Hay objetos que jamás nos pertenecerán del todo. No importa que se trate de antiguas reliquias familiares, pasadas de mano en mano a través de las generaciones. No importa si los recibimos como regalo de cumpleaños o si pagamos por ellos una buena cantidad de dinero… Estos objetos guardan siempre un revés, una raíz que se extiende hacia otras realidades, un bolsillo secreto. Son objetos con rincones que no podemos limpiar ni entender. Objetos que se marchan cuando dormimos y regresan al amanecer.

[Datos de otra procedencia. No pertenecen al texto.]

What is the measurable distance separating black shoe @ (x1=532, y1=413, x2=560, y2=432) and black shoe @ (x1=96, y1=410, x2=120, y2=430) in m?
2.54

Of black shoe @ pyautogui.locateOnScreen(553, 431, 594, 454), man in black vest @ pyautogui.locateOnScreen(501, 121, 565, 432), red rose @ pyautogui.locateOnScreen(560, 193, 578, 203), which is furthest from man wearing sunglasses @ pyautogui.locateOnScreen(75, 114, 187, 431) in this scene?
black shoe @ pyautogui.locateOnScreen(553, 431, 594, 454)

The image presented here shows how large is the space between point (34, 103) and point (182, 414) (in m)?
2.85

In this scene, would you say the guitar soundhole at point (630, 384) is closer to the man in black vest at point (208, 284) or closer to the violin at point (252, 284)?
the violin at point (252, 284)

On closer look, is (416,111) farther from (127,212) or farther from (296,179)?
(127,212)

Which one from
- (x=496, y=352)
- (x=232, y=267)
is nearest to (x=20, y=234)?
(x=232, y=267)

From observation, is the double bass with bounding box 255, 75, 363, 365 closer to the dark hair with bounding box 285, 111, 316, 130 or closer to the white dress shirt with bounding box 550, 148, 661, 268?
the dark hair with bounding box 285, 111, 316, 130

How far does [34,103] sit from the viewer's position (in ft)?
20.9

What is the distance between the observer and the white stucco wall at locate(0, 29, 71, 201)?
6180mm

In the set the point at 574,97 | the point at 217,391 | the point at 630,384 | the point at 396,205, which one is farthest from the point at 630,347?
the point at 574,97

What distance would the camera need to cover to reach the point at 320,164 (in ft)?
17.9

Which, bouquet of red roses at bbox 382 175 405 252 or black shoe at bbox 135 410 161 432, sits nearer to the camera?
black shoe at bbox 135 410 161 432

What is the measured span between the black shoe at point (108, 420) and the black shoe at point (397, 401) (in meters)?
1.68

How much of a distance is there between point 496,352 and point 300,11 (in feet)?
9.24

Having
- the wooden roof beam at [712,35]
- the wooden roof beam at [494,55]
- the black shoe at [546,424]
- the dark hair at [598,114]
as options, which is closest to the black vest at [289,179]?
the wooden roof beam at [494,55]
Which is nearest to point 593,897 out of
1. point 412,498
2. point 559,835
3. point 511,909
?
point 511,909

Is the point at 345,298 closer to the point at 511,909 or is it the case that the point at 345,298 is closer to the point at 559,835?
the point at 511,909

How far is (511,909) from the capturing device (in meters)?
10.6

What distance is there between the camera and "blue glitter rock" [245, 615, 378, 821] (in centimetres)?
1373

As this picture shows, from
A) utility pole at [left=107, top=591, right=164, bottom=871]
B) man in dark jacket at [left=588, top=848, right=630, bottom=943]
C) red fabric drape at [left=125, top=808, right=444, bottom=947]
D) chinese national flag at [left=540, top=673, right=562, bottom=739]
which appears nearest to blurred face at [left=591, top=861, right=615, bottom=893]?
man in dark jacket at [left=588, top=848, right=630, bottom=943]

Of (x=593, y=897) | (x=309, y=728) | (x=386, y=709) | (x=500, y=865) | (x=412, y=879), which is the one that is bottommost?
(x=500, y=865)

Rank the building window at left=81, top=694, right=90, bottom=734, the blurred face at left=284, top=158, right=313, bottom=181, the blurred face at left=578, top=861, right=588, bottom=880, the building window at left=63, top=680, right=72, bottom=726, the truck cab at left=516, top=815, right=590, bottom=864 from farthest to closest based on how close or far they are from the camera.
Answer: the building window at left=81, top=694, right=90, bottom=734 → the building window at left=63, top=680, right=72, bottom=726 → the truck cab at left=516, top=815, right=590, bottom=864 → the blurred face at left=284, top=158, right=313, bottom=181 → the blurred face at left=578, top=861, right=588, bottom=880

Los espejos, por ejemplo. No hay duda alguna de que los espejos pertenecen a esta categoría. Más aún… Si tuviésemos que hacer una lista de objetos fantasmales, rebeldes, incontrolables, los espejos ocuparían el primer lugar.
Mucho se escribió sobre ellos. Poemas y cuentos, leyendas y relatos de horror. Se ha dicho que son puertas hacia países fantásticos. Se ha dicho que son capaces de responder, con sinceridad, las oscuras preguntas de una madrastra. “Espejito, espejito, ¿quién es la más hermosa?”
Pero aun así, con tanta letra escrita, siempre habrá nuevas cosas que contar, porque en los espejos cabe el mundo entero.
*
Esta es la historia de un espejo en particular. Pequeño, casi del tamaño de la palma de una mano. Y enmarcado en ébano. Un espejo que cruzó el mar para ser parte de múltiples historias, no todas buenas, no todas malas.
Un pequeño espejo que enlazó los destinos de distintas personas en distintos tiempos.
En el comienzo hay un atardecer rojo y polvoriento, atravesado por una manada de cebras. Un paisaje extendido en su propia soledad que, aunque desde lejos puede parecer un dibujo, es de carne y hueso. De sed y música.
Hay también un sonido que trae el viento.
Tam…
Tam, tam.
Tam…
Tam, tam.
Son tambores los que están hablando, los que están llorando.
¿Y por qué tambores?
Porque la historia de este pequeño espejo, enmarcado en ébano lustroso, comienza en el África.